| EXERCISE PROMPT |
Print, exactly as they appear in the listing below, the lines from the line with "[camera trap, expert-labeled]" to the line with "order: Rodentia", with both end lines kept.

| DATA FOR PROCESSING |
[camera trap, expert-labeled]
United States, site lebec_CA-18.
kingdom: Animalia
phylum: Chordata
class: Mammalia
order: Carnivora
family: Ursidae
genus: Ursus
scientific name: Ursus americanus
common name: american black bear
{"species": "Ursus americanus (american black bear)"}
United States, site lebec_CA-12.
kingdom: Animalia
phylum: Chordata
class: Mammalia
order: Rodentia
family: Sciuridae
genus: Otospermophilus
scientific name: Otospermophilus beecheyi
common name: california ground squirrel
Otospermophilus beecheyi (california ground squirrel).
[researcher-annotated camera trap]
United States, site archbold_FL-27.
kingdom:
---
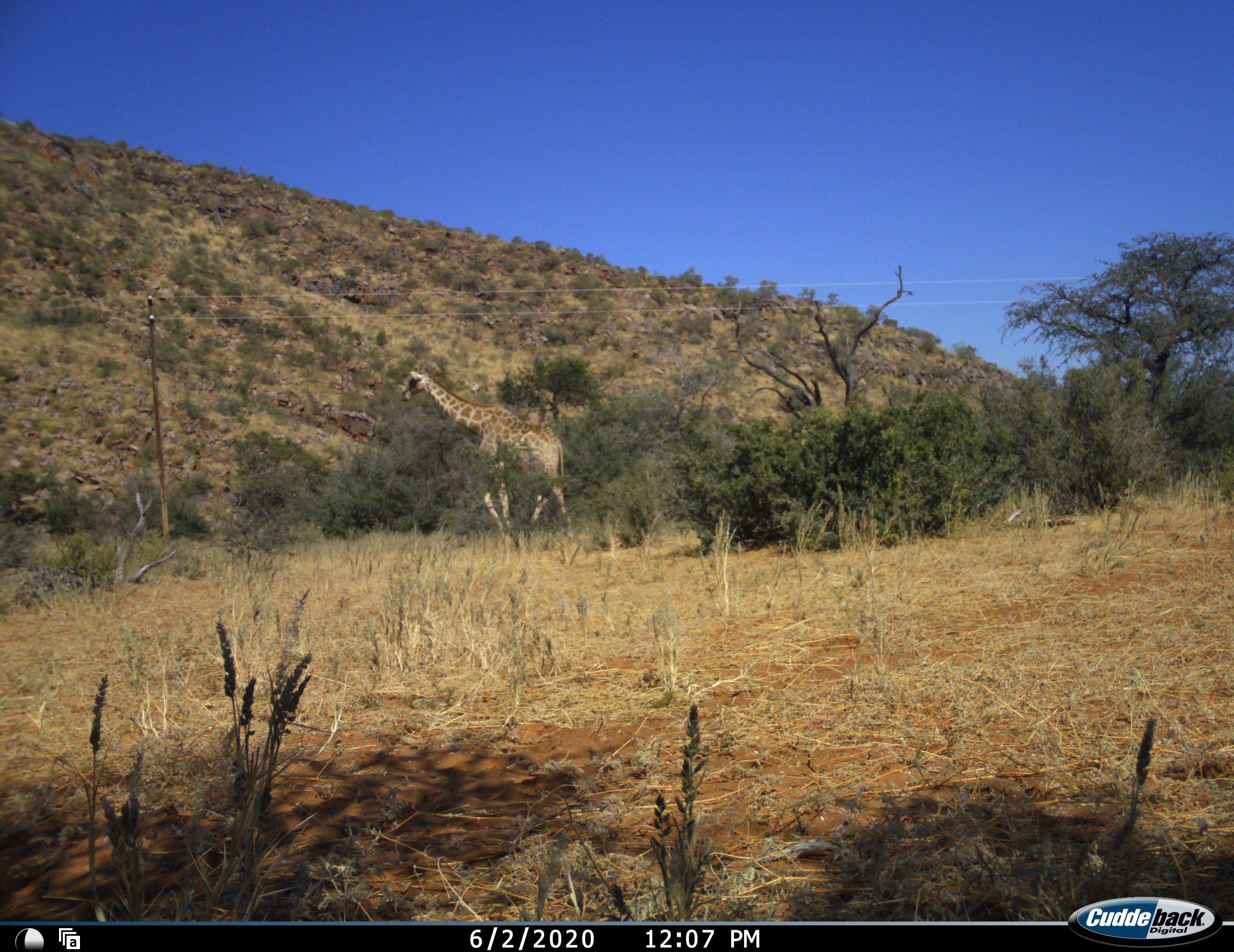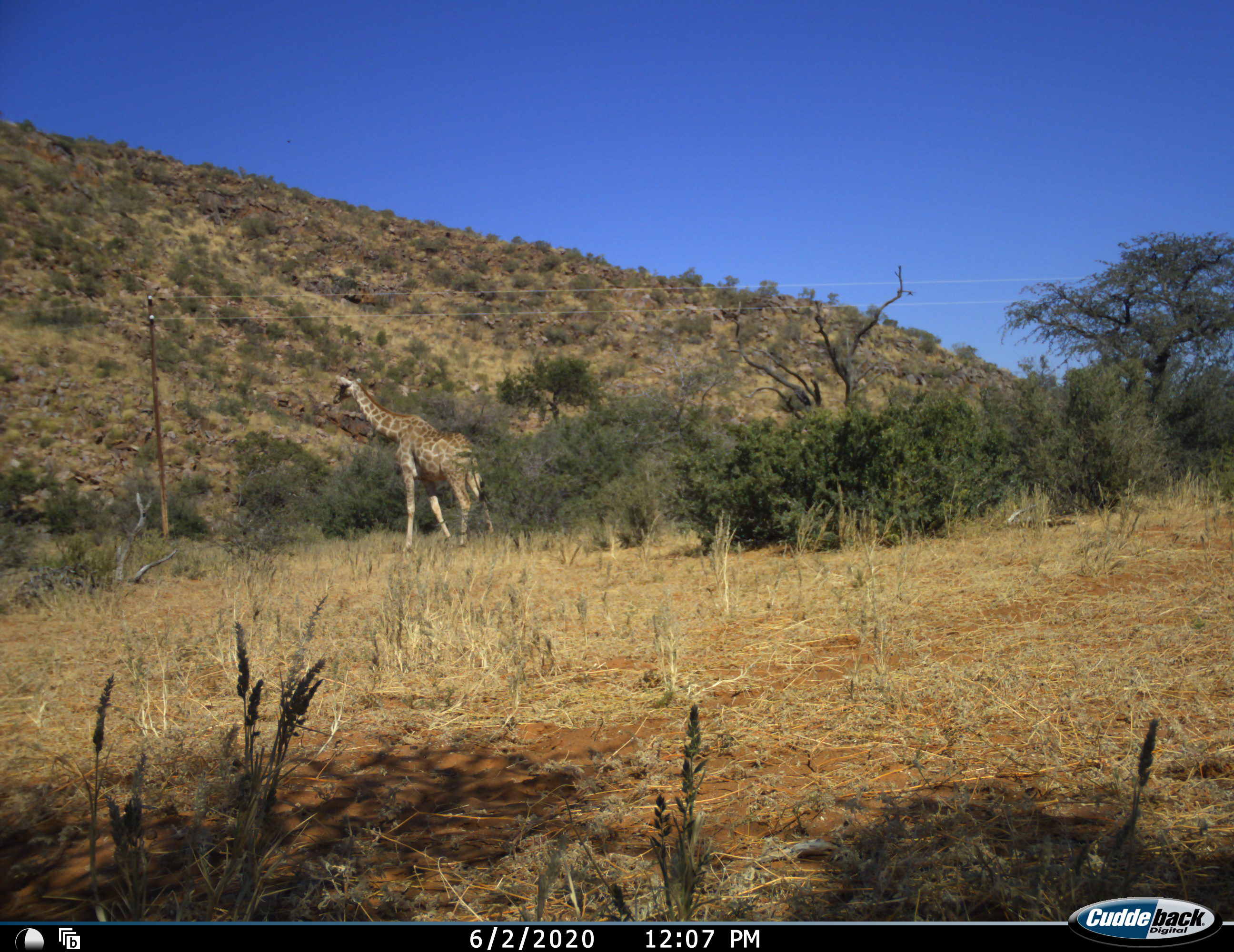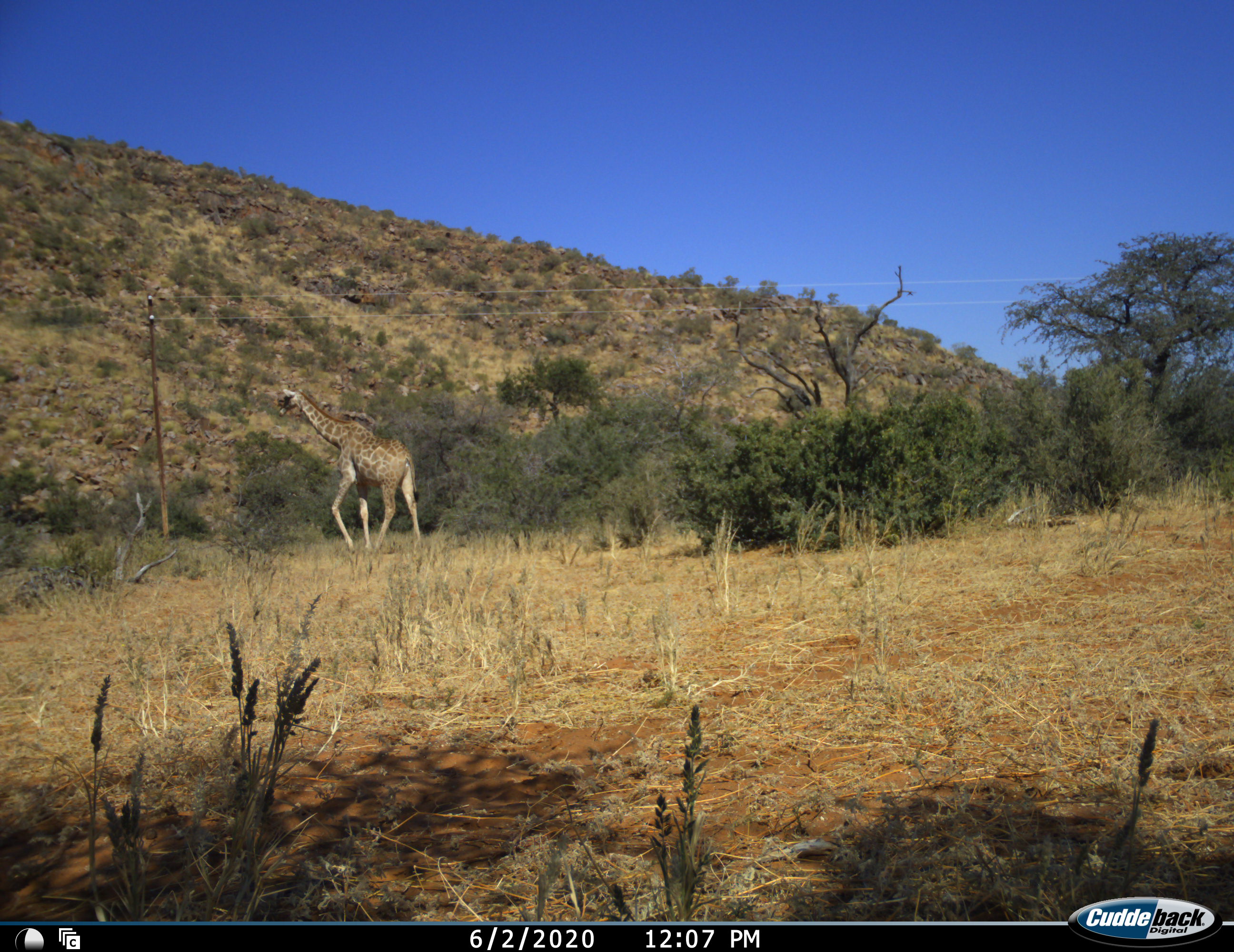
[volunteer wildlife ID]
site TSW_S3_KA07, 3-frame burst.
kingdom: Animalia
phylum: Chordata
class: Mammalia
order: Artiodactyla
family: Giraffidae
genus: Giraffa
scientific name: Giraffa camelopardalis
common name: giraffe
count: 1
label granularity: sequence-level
==
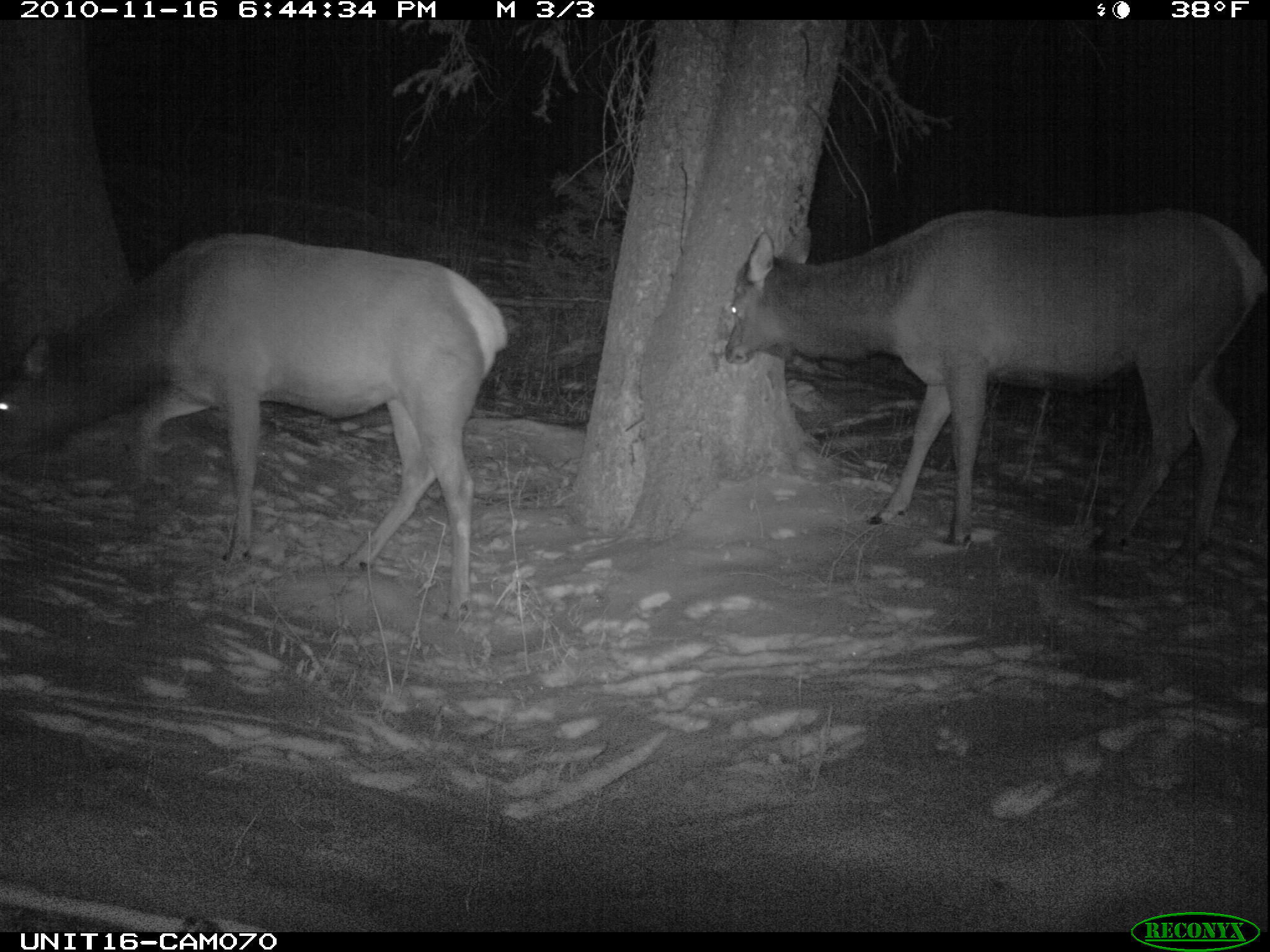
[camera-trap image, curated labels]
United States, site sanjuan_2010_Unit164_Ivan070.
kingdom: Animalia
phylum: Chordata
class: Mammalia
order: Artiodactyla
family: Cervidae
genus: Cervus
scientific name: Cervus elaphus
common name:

| REPLY TO THE TASK |
[camera trap, expert-labeled]
United States, site lebec_CA-18.
kingdom: Animalia
phylum: Chordata
class: Mammalia
order: Carnivora
family: Ursidae
genus: Ursus
scientific name: Ursus americanus
common name: american black bear
{"species": "Ursus americanus (american black bear)"}
United States, site lebec_CA-12.
kingdom: Animalia
phylum: Chordata
class: Mammalia
order: Rodentia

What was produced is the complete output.